Two main concerns are when residents and businesses pile snow at the ends of driveways along the highway shoulder, and when snow is pushed across the road, leaving snow or slush on the road surface.

The Michigan Vehicle Code prohibits depositing “snow, ice, or slush on any roadway or highway,” and “the obstruction of safety vision by removal or deposit of snow, ice, or slush.” This includes the end of driveways, where banked snow can reduce visibility for vehicles trying to enter the roadway. Leaving a trail of snow on the pavement while plowing across the road also can create an added hazard to unsuspecting motorists and to road maintenance personnel.

Motorists also should be particularly careful around winter maintenance snowplows and salt trucks. These large, powerful vehicles may be traveling at slower speeds than vehicles around them, and may be obscured by blowing snow.

“For your safety and the safety of our operators, it’s important to give snowplows a buffer to do their work,” Steudle said.

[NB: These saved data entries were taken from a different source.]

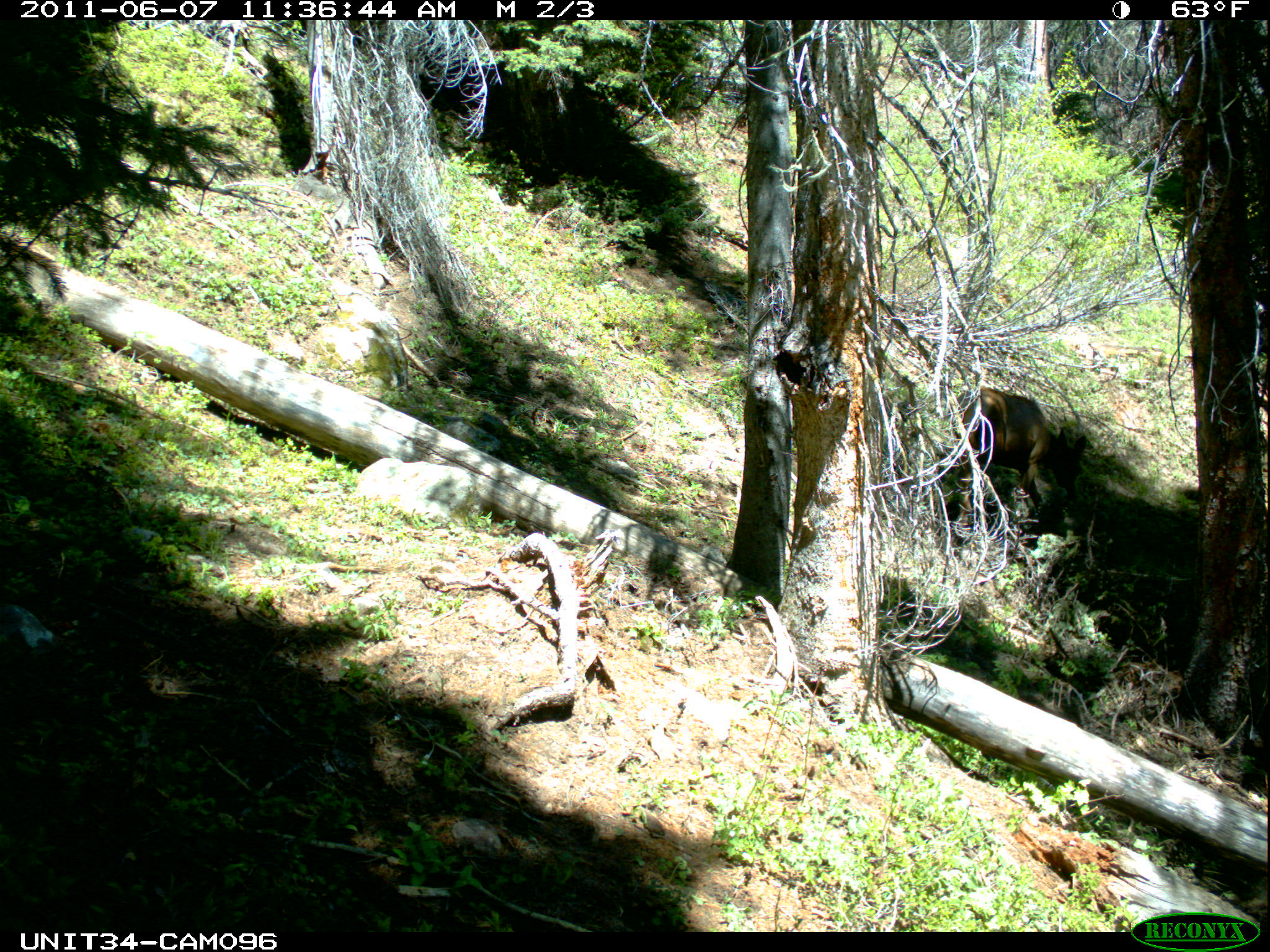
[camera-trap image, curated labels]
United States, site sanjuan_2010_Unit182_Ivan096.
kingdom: Animalia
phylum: Chordata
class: Mammalia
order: Artiodactyla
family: Cervidae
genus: Cervus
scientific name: Cervus elaphus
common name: red deer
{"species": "Cervus elaphus (red deer)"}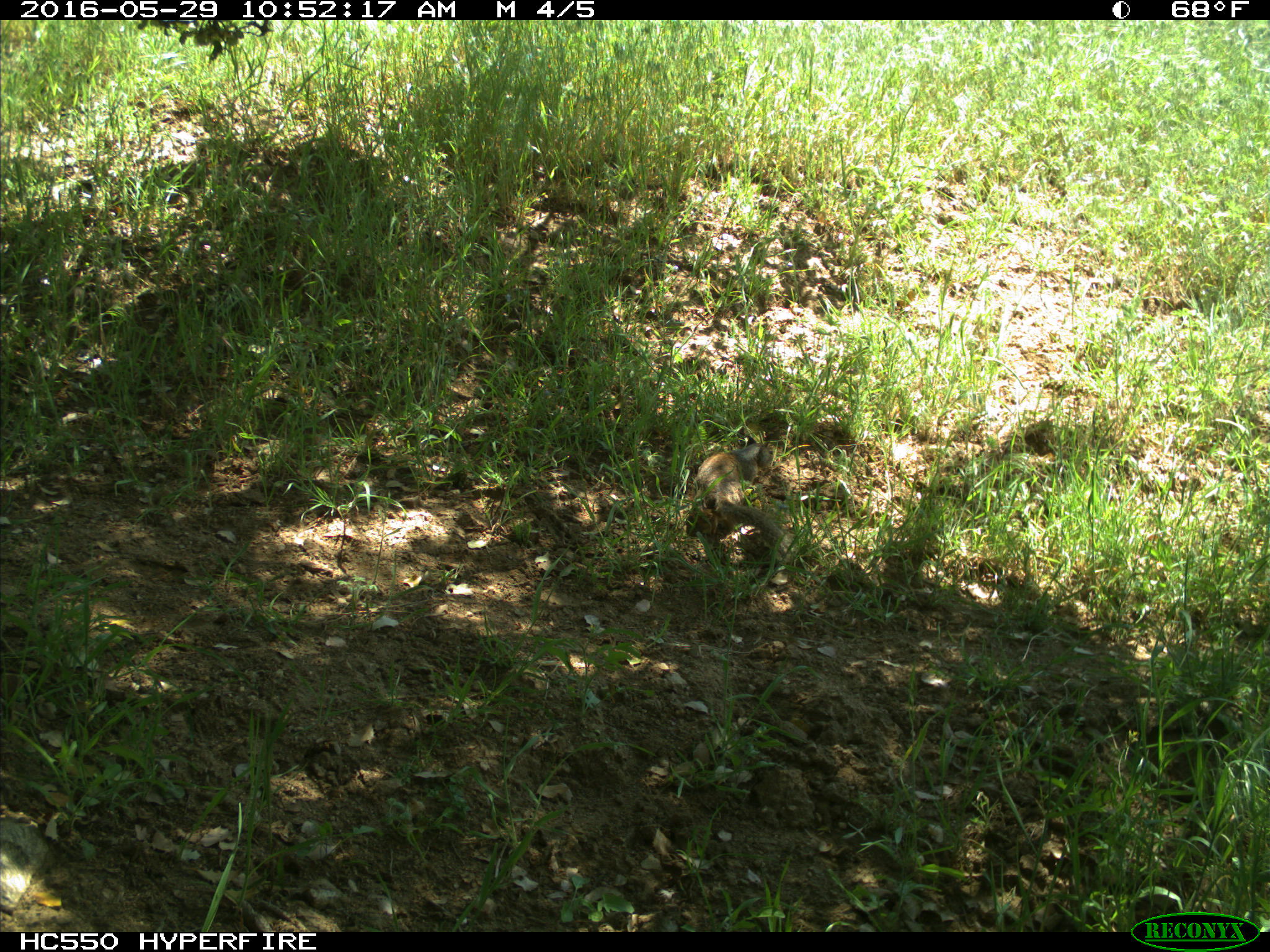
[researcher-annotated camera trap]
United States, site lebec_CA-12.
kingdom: Animalia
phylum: Chordata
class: Mammalia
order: Rodentia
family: Sciuridae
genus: Otospermophilus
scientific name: Otospermophilus beecheyi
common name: california ground squirrel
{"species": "Otospermophilus beecheyi (california ground squirrel)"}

Some tips for motorists encountering snowplows:

• Snowplows have limited visibility and drivers cannot see directly behind their trucks;

• Snowplows often throw up clouds of snow behind them, reducing visibility for drivers following behind them;

• Motorists should never attempt to pass a moving snowplow on the right. With new wing plows and tow plows, the blade can clear the shoulder and the lane of travel simultaneously. Motorists attempting an illegal pass through a snow cloud on the right and/or shoulder of the road most likely won’t see the plow blade and run the risk of a serious crash; and

• MDOT snowplows throughout Michigan will be driving at 25 mph when applying salt, which helps keep more salt on the roadway driving lanes where it is most effective. Snowplows may travel at up to 45 mph when plowing only.

MDOT says: Drive like you want to make it home tonight.